Живое | страница 23
Не от холода.
От того, что я наконец впустила в себя осознание.
Рыжий взгляд, оскаленная пасть…
Клыки и когти.
Мертвомир.
Заклинание-считалочка…
И хриплое: Вивьен.
Я коротко всхлипнула, закрыла лицо руками.
Этого не может быть.
Это есть.
Я не ошиблась.
… В ту ночь он был пьян и пах темнотой, смешанной с дешевым вином. Я уснула, но Ржавчина разбудил, закрыл мне рот ладонью и велел идти за ним. Мы выбрались из общей спальни, привычно юркнули в закуток под лестницей. Там стояли ведра и тюки с соломой, которой набивали тюфяки. На двери каморки висел замок, да только Ржавчина давно подобрал к нему ключ. Порой мне казалось, что ключи он подобрал ко всем помещениям приюта, даже к кабинету старшего наставника.
– Что случилось? – прошептала я, располагаясь на пахнувшем пылью мешке. Хотелось спать, но на днях моему другу исполнилось семнадцать, и он был сам не свой. Ходил напряженный и хмурый, погруженный в себя. Злился. И кажется – боялся, что настолько не вязалось с бесшабашным Ржавчиной, что пугало и меня.
Молчал. А теперь вот разбудил посреди ночи – взбудораженный, нервный, какой-то возбужденный.
– Ты знаешь о Двериндариуме, мелкая? – сипло прошептал Ржавчина мне в ухо.
– Кто о нем не знает? Это место, где раздают волшебные Дары!
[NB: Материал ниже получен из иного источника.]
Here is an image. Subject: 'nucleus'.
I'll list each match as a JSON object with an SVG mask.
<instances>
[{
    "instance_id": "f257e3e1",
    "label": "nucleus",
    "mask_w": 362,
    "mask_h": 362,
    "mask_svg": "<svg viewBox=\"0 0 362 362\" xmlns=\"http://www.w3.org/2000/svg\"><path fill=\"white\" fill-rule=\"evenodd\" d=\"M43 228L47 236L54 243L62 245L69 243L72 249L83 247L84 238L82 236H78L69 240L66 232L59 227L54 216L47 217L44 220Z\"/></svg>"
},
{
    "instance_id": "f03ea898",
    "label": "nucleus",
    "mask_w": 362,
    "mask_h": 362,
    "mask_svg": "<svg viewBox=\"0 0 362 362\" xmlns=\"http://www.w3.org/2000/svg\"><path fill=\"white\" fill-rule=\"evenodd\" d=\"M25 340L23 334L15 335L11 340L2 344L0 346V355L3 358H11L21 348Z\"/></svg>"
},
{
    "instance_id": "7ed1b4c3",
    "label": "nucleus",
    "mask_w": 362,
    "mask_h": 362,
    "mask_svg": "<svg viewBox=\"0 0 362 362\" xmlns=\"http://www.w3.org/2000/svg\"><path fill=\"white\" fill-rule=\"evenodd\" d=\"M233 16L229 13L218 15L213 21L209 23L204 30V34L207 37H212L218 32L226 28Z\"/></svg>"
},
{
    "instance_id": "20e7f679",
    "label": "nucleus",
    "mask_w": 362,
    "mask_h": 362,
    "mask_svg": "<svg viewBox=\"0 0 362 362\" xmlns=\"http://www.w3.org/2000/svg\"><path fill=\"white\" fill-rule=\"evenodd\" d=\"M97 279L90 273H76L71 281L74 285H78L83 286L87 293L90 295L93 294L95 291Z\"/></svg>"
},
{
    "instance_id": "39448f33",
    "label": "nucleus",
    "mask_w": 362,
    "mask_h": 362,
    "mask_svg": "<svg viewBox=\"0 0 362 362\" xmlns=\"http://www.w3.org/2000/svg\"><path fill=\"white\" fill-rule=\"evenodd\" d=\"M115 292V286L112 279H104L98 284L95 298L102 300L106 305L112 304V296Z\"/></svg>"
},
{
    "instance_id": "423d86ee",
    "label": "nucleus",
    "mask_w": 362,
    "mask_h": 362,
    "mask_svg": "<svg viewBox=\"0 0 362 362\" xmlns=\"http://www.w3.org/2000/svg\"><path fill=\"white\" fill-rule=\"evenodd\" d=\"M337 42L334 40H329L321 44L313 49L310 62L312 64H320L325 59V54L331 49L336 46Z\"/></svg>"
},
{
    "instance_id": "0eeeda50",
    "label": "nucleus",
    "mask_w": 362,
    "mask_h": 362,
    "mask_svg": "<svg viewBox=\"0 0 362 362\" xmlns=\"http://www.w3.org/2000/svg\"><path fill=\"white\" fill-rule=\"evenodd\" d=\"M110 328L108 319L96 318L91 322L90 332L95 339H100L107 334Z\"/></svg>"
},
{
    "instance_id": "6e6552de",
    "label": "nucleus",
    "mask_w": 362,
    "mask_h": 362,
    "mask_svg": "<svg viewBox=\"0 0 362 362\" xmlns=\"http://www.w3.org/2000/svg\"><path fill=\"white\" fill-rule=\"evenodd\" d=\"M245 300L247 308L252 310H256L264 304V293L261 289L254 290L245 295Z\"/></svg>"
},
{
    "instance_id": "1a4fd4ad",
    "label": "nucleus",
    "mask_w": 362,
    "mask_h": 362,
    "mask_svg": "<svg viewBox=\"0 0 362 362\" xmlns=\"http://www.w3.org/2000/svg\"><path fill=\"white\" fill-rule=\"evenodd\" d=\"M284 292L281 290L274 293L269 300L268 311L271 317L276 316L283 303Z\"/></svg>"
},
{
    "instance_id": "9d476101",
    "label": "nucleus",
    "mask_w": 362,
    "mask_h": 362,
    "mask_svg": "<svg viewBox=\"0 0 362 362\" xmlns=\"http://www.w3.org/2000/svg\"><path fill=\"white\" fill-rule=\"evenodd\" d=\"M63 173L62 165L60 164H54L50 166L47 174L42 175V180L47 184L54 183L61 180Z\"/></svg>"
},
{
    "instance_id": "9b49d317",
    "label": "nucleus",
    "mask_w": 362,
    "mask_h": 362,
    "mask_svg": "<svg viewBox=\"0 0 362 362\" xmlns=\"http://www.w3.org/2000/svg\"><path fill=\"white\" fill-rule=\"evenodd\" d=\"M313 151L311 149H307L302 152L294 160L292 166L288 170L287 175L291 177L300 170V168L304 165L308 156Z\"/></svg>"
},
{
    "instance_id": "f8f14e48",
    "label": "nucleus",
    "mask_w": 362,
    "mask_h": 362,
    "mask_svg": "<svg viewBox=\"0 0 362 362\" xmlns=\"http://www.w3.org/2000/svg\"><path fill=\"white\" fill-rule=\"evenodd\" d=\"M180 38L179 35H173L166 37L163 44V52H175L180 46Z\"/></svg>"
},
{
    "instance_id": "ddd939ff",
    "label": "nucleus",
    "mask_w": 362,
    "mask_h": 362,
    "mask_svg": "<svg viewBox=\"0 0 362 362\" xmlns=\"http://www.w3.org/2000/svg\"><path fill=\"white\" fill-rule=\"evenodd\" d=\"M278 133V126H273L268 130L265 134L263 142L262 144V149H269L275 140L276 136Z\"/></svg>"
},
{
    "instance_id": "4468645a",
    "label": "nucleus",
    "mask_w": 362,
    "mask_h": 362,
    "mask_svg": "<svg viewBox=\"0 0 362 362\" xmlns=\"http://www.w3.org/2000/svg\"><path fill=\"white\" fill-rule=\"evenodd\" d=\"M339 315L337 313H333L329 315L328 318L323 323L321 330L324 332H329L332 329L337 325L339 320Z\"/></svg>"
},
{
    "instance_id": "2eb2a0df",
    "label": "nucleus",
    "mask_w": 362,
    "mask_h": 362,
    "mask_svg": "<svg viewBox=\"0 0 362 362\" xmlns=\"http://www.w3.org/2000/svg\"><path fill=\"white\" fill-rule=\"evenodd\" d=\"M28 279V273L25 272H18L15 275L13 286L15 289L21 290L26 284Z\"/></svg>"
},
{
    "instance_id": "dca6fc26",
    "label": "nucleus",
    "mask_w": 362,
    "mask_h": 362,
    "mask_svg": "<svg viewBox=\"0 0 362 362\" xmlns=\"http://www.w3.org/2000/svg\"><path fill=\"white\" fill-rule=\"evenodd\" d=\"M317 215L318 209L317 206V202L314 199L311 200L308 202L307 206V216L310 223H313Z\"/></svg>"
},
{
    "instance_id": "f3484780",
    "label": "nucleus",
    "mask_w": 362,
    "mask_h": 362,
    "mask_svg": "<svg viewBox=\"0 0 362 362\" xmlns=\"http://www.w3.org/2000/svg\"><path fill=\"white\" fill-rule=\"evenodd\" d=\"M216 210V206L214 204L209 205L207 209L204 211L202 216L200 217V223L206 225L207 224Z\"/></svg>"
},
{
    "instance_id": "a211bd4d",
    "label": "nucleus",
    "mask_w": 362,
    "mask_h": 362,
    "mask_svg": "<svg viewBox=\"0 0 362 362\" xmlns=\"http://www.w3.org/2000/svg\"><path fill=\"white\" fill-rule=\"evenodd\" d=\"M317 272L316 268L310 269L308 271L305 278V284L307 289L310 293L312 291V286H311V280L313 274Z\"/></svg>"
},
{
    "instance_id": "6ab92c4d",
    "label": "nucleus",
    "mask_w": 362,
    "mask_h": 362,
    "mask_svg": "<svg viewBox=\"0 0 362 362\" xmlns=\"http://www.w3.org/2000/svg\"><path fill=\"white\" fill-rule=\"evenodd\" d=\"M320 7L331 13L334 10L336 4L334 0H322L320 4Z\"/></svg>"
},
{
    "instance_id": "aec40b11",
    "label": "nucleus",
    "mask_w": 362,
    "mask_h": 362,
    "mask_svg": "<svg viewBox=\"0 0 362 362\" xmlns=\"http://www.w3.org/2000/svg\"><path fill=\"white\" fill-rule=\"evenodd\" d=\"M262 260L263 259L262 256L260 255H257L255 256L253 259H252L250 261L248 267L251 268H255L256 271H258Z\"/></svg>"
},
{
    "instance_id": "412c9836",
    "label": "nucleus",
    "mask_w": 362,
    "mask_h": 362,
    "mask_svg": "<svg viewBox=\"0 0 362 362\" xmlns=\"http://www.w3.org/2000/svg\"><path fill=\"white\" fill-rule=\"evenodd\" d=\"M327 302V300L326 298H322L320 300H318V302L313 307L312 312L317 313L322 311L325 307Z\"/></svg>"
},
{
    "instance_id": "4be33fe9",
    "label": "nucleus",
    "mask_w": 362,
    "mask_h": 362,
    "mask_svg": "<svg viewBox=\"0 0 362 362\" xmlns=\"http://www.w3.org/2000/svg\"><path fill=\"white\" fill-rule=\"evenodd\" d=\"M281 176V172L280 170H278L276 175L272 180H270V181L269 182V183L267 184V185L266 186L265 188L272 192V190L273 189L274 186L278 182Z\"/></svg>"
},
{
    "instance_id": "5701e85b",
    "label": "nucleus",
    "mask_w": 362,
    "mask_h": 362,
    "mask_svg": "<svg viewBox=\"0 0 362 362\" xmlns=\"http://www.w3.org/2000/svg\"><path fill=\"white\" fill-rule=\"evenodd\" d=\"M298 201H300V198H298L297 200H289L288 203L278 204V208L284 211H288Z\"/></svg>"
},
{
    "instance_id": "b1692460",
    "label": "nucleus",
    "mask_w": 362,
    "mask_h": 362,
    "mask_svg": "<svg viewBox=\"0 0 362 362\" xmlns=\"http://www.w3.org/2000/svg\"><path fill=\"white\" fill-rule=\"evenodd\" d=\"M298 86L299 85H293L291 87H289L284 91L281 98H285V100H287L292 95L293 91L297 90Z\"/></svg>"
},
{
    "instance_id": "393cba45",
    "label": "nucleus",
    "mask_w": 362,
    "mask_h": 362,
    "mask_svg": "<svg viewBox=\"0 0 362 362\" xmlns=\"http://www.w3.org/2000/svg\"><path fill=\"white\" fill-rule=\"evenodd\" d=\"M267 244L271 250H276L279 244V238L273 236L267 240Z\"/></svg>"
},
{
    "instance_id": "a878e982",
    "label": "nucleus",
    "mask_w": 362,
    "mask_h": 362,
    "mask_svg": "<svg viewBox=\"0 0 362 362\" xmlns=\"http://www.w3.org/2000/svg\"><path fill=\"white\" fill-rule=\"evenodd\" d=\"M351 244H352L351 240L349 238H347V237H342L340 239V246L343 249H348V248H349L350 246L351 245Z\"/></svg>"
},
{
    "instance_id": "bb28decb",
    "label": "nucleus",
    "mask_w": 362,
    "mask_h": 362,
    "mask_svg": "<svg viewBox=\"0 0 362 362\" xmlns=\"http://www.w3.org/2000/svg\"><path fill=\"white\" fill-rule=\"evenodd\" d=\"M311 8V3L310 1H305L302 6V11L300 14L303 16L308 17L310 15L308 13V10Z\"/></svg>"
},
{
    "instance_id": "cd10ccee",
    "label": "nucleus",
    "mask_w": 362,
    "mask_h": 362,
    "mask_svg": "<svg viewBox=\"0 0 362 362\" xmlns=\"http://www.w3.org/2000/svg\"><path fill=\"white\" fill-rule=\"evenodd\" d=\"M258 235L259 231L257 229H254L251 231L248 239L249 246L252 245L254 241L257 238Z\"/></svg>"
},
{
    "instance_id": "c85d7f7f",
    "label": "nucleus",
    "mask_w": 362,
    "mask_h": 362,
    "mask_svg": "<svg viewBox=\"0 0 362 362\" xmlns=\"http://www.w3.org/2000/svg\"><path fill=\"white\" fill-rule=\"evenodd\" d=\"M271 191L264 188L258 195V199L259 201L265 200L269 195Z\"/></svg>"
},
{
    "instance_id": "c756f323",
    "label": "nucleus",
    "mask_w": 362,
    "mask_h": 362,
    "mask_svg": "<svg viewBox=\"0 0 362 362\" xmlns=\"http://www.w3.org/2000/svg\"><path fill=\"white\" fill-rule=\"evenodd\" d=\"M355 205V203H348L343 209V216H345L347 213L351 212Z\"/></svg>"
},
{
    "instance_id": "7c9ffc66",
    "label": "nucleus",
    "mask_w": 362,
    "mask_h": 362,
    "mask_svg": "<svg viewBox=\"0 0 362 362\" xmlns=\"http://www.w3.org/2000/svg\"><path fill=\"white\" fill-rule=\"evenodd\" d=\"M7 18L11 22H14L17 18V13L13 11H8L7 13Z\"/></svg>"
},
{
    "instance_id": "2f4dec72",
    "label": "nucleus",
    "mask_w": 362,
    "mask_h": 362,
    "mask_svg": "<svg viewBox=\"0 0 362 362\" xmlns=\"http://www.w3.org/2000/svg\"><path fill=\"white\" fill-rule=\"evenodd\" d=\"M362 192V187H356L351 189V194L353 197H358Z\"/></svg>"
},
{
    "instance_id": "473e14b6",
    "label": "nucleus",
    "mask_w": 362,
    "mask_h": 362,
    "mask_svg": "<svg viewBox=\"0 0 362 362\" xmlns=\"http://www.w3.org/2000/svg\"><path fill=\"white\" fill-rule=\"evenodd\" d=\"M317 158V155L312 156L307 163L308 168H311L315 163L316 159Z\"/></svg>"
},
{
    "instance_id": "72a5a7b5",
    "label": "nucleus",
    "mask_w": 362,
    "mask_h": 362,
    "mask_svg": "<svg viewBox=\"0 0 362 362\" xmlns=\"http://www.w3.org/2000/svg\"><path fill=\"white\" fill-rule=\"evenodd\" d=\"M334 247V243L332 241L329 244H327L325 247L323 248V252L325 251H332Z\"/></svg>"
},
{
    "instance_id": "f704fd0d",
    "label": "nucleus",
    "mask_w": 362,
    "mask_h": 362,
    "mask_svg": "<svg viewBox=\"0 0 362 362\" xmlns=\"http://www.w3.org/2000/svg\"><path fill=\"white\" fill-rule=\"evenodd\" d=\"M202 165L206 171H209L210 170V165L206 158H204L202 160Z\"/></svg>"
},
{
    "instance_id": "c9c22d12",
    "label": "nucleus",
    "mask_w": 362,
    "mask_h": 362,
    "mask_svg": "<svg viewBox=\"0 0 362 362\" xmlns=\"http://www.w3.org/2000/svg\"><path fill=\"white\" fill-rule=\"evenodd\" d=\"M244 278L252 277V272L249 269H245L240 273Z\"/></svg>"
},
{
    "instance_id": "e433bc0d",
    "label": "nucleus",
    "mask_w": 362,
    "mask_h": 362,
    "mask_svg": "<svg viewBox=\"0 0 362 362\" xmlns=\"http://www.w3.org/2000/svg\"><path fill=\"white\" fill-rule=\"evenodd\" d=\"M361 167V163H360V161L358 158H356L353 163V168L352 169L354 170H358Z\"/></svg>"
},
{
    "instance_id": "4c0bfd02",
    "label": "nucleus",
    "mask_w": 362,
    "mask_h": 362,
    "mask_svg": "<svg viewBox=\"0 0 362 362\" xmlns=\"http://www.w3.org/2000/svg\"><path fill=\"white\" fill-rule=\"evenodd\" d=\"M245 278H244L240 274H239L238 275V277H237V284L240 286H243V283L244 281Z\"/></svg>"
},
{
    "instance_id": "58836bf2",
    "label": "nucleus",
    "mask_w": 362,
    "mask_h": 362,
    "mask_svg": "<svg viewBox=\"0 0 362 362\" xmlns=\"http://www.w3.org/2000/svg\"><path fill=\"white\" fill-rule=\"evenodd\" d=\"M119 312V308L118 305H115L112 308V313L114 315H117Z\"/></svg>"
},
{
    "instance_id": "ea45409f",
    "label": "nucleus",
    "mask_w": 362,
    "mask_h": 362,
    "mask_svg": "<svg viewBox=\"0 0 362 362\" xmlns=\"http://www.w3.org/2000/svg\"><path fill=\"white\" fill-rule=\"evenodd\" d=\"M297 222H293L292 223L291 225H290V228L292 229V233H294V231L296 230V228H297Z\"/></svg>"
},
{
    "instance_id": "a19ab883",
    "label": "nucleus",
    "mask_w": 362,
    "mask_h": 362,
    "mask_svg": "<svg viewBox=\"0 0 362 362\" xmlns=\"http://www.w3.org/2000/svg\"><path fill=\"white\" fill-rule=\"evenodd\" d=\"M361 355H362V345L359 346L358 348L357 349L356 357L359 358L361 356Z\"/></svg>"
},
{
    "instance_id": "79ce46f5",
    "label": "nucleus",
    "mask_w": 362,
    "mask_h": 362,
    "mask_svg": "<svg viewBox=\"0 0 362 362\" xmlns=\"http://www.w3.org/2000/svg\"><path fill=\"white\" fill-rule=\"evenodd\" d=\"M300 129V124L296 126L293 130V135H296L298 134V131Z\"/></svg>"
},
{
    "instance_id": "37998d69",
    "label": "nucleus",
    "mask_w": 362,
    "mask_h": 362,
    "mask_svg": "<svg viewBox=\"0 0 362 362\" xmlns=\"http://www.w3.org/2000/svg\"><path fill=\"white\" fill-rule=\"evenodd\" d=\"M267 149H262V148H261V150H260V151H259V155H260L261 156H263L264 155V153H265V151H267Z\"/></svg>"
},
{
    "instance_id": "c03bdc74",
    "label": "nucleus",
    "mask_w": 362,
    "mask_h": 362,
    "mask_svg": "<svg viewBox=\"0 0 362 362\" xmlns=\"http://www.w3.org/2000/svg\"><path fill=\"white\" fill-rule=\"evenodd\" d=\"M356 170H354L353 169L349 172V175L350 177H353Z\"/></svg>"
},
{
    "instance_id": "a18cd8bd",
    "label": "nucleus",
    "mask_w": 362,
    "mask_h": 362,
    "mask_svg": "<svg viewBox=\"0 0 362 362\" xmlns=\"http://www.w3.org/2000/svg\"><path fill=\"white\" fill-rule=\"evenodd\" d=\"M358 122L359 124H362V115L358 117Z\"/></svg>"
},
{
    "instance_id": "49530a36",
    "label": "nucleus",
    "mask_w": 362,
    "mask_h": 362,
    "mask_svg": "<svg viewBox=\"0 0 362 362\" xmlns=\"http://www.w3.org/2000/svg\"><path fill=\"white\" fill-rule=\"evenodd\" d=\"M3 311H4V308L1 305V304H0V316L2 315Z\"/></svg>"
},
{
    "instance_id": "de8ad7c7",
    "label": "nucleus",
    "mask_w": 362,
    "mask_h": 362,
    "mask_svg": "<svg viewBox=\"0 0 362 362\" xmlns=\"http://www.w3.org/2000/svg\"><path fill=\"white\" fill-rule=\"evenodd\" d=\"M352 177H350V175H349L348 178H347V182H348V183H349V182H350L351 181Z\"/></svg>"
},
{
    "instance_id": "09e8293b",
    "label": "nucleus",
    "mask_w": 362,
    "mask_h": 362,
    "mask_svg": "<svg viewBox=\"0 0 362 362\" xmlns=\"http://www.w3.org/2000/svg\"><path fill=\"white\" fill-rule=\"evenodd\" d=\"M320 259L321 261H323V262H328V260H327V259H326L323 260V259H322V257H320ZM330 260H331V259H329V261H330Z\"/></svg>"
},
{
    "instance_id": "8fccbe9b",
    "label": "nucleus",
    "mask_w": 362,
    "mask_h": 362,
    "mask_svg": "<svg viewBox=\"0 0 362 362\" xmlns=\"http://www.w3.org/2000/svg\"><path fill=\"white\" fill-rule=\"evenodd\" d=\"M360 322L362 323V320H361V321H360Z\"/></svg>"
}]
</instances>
– Раздают… Дары! – парень недобро рассмеялся.
Я слегка дрожала от холода в неотапливаемой каморке, и он придвинулся ближе, обнял. Я вздохнула, окунаясь в привычное тепло его тела. Губы Ржавчины скользнули по моей щеке к уху, и я поморщилась – мне не нравилось, когда от него пахло вином.
– Все вранье, мелкая… Ты ничего не знаешь. А я знаю. Только что мне теперь делать, что же делать… я должен… должен! Мне придется уехать, уехать… Змеево логово! Клятый Двериндариум! Ловушка… Какая же все это ловушка. Нет… капкан! Капкан на зверя, – он недобро рассмеялся. – Но я должен, должен… Не бойся, мелкая. Ты слышишь? Понимаешь меня?
Я кивнула, хотя ничего не понимала. Язык парня заплетался, и он нес какую-то околесицу. Проклинал Двериндариум, шептал, что не хочет уезжать. Сжимал меня в объятиях. А потом вдруг начал целовать. У нас уже были поцелуи, но совсем легкие, дружеские. А теперь все изменилось. Он целовал по-настоящему, по-взрослому. И сжимал крепко, покрывая короткими поцелуями мое лицо и шею, дергая волосы. Снова прижался к губам, не давая мне вздохнуть, делая больно и не понимая этого… Я вырвалась, оттолкнула, стукнула напившегося идиота по рыжей башке.
– Совсем сбрендил? – прошипела сердито. – Ты мне губу прокусил! Я не кусок пирога, чтобы меня жевать!